Given text:
If there was one thing made clear at the National Outfitters Hunting and Fishing exhibition held this past Thursday through Saturday (February 15-18) at the Palais de Congrès in Montreal, it’s that Quebec’s outfitting industry is not just thriving but is kicking and screaming. Hundreds of exhibitors from across the province and country lined the crowded hall to showcase their outfitters’ operations and show off new models of trucks, ATVs, boats and other goods.
Among them were hundreds of hunting and fishing enthusiasts who had come to book their future trips. That is the main goal of this three-day expo, to connect the outfitters with their clientele.
Says Jeanie Mianscum of Obatogamau Outfitters in Chibougamau: “I am here to represent the outfitting camp. We have lots of clients that come every year so they meet us here to make their deposits. We show them pictures of what they can catch: walleye or northern pike.”
Mianscum was not the only friendly face representing the north as The Cree Outfitters Association (COTA) and the Awashish Outdoor Adventures Company both had booths.

Provided material:
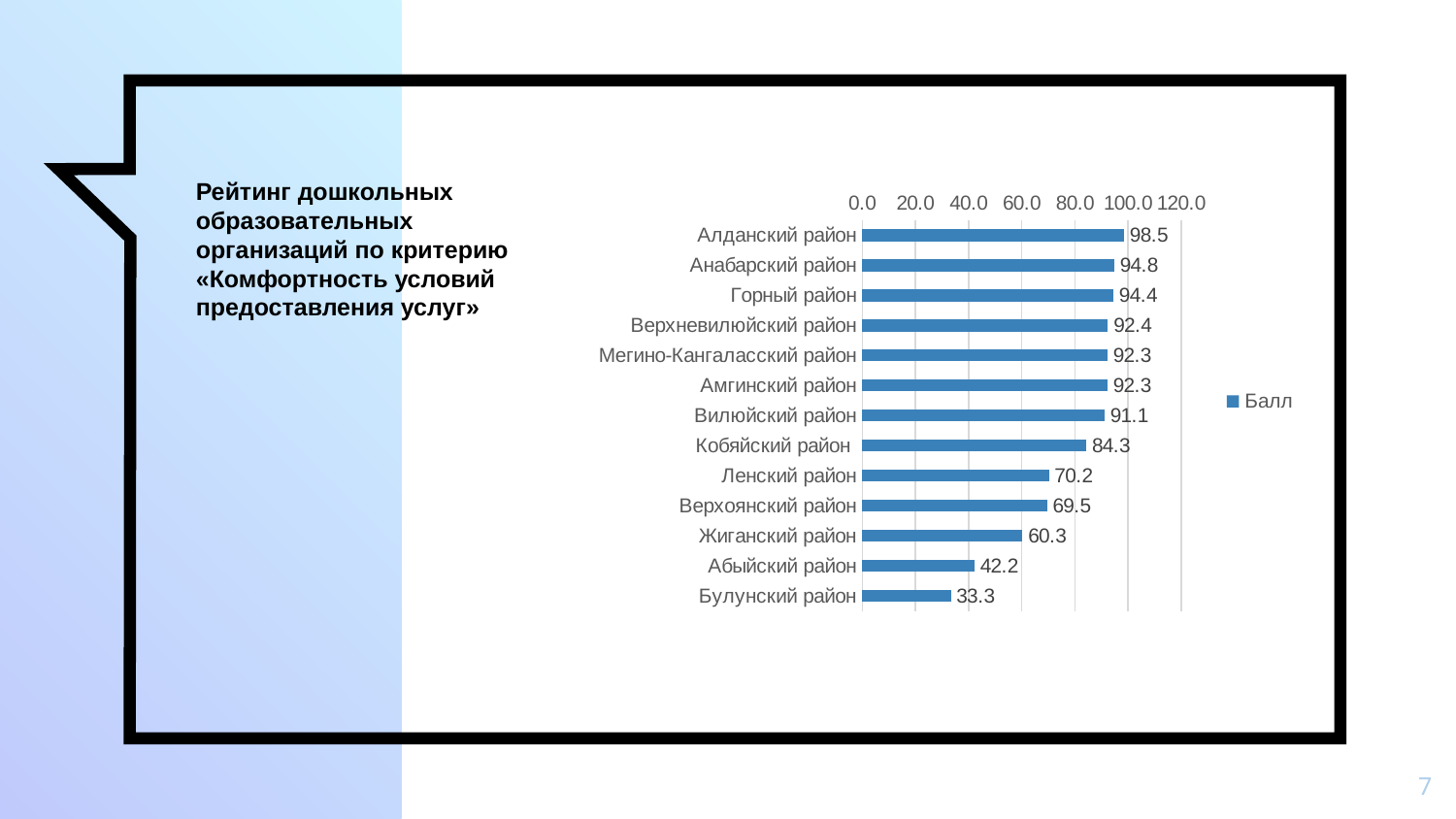
How many series does the legend list? 1 What is the value for Алданский район? 98.5 How many districts are shown in the chart? 13 What is the difference between the values for Алданский район and Булунский район? 65.2 What is the value for Кобяйский район? 84.3 What is the value for Булунский район? 33.3 Which district has the highest value? Алданский район Which district has the lowest value? Булунский район Which is larger, the value for Жиганский район or the value for Абыйский район? Жиганский район What kind of chart is shown on the slide? Bar chart Is the value for Кобяйский район greater or less than 80.0? greater What is the difference between the values for Ленский район and Верхоянский район? 0.7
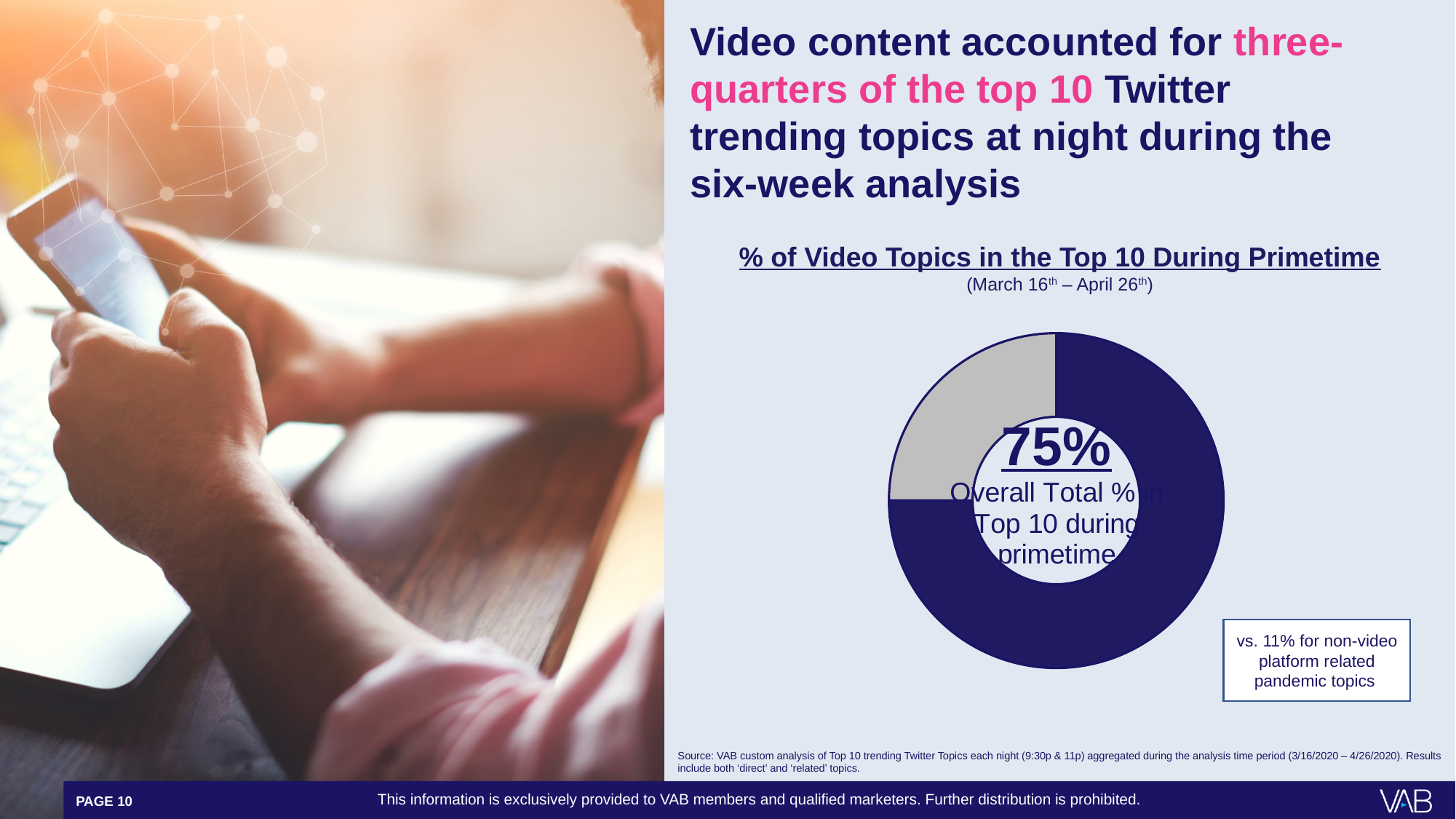
What kind of chart is shown on the slide? donut chart Which is larger: the 75% for video topics or the 11% for non-video platform related pandemic topics? 75% for video topics What date range is shown under the chart title? March 16th – April 26th What percentage is printed in the centre of the donut chart? 75% According to the chart, what is the overall total % of video topics in the Top 10 during primetime? 75% Which slice of the donut chart is larger, the dark blue one or the grey one? dark blue What is the title of the chart? % of Video Topics in the Top 10 During Primetime What percentage is given in the box next to the chart for non-video platform related pandemic topics? 11% What is the difference between the 75% for video topics and the 11% for non-video platform related pandemic topics? 64 percentage points What share of the donut chart does the dark blue slice represent? 75% How many slices does the donut chart have? 2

Directions: Condense the paragraph of the Montreal hunting and fishing exhibition article that begins "Says Jeanie Mianscum" into two sentences, keeping its main facts.

Output below: Jeanie Mianscum of Obatogamau Outfitters in Chibougamau attended to represent the outfitting camp. Many returning clients meet the outfitters there to make their deposits and are shown pictures of the fish they can catch, such as walleye and northern pike.